Aquí no podemos pasar de largo ante la circunstancia de que uno de los valores humanísimos de la obra de Böll es su capacidad para asumir el punto de vista de los otros, su prácticamente inagotable capacidad de creación de personajes que no hablan por boca de ganso: en Asedio preventivo, Böll llega al extremo de hacer inteligible, desde el mundo de ese personaje, nada menos que a un policía. En un universo literario como el contemporáneo, donde privan el cultivo del propio jardín y la contemplación extasiada del excluyente ombligo propio, una actitud y una vocación así no tienen más remedio que destacar poderosamente. De paso, explican también —a un nivel psicológico inmediato— por qué cuando Don Enrique (como siempre lo llamé) hablaba con alguien, con su voz pastosa y transida de miles de cigarrillos, acostumbraba mirar a los ojos de su interlocutor y preguntarle: «¿Me comprende?»

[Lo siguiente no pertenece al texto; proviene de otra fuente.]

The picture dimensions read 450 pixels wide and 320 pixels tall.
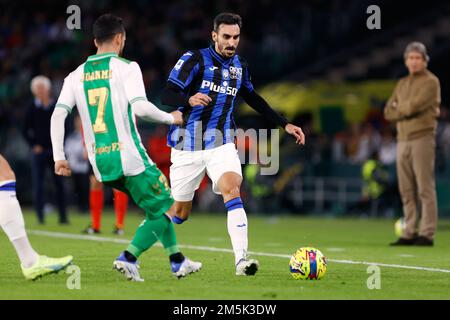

Llego, pues, de manera fatal, a la conclusión de que quizás hubiera sido mejor que estas líneas se debiesen a alguien con una mayor distancia hacia Böll. No sé si tengo razón al pensar así, pero sí sé que mientras tecleaba estas desaliñadas líneas, mi oído seguía escuchando, al fondo de la calle donde vivo, el tac–tac de las gabarras que remontan el curso del Rhin: ese electrocardiograma sonoro del río-padre. Y advierto todo lo que hay de incomunicable en el misterio de una literatura surgida de los escombros, a la sombra de una catedral gótica y que desvirtúa el carácter románico de la ciudad; una literatura que germinó mientras la ciudad se convertía en algo que no nos gusta, que es feo, que sólo recupera su rostro verdadero (anterior) ante la tumba de un viejo profesor de guitarra, catalán, Zapater de apellido, en un cementerio perdido en el cinturón verde que la ciñe; o en los pasos asimétricos y cansinos del superviviente de los cuatro músicos callejeros que se ganaban el sustento diario con sus canciones casi de romance de ciego por las calles del barrio de San Severino; o en el rostro de esa mujer mayor a quienes las comadres del mismo barrio señalan con el dedo porque vive amancebada con un turco o un griego o un español..., ese rostro en el que creemos reconocer —creo reconocer— la inextinguible caridad de Leni, la protagonista de Retrato de grupo con señora.
Pero quién sabe si es tan incomunicable.